* _To do_:
Convert every line of the data below into a JSON list of strings, one string per line, omitting blank lines.

* _Provided data_:

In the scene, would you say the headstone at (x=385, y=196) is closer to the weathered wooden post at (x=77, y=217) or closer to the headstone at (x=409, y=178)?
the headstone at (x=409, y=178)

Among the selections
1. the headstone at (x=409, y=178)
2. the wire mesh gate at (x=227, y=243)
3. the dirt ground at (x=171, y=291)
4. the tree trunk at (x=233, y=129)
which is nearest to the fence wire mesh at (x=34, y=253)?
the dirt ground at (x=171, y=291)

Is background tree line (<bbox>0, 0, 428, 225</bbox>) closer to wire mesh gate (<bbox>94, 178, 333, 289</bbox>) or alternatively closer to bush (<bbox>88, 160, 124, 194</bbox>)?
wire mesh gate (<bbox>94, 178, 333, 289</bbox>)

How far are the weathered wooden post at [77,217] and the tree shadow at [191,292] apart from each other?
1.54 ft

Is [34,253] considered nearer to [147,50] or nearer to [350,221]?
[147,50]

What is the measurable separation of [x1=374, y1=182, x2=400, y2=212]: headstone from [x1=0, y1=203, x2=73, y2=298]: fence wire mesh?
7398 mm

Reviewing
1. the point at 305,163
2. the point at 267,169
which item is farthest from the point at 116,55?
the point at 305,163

* _Written response_:
[
  "In the scene, would you say the headstone at (x=385, y=196) is closer to the weathered wooden post at (x=77, y=217) or closer to the headstone at (x=409, y=178)?",
  "the headstone at (x=409, y=178)",
  "Among the selections",
  "1. the headstone at (x=409, y=178)",
  "2. the wire mesh gate at (x=227, y=243)",
  "3. the dirt ground at (x=171, y=291)",
  "4. the tree trunk at (x=233, y=129)",
  "which is nearest to the fence wire mesh at (x=34, y=253)?",
  "the dirt ground at (x=171, y=291)",
  "Is background tree line (<bbox>0, 0, 428, 225</bbox>) closer to wire mesh gate (<bbox>94, 178, 333, 289</bbox>) or alternatively closer to bush (<bbox>88, 160, 124, 194</bbox>)?",
  "wire mesh gate (<bbox>94, 178, 333, 289</bbox>)",
  "How far are the weathered wooden post at [77,217] and the tree shadow at [191,292] apart from each other?",
  "1.54 ft",
  "Is [34,253] considered nearer to [147,50] or nearer to [350,221]?",
  "[147,50]",
  "What is the measurable separation of [x1=374, y1=182, x2=400, y2=212]: headstone from [x1=0, y1=203, x2=73, y2=298]: fence wire mesh?",
  "7398 mm",
  "Reviewing",
  "1. the point at 305,163",
  "2. the point at 267,169",
  "which item is farthest from the point at 116,55?",
  "the point at 305,163"
]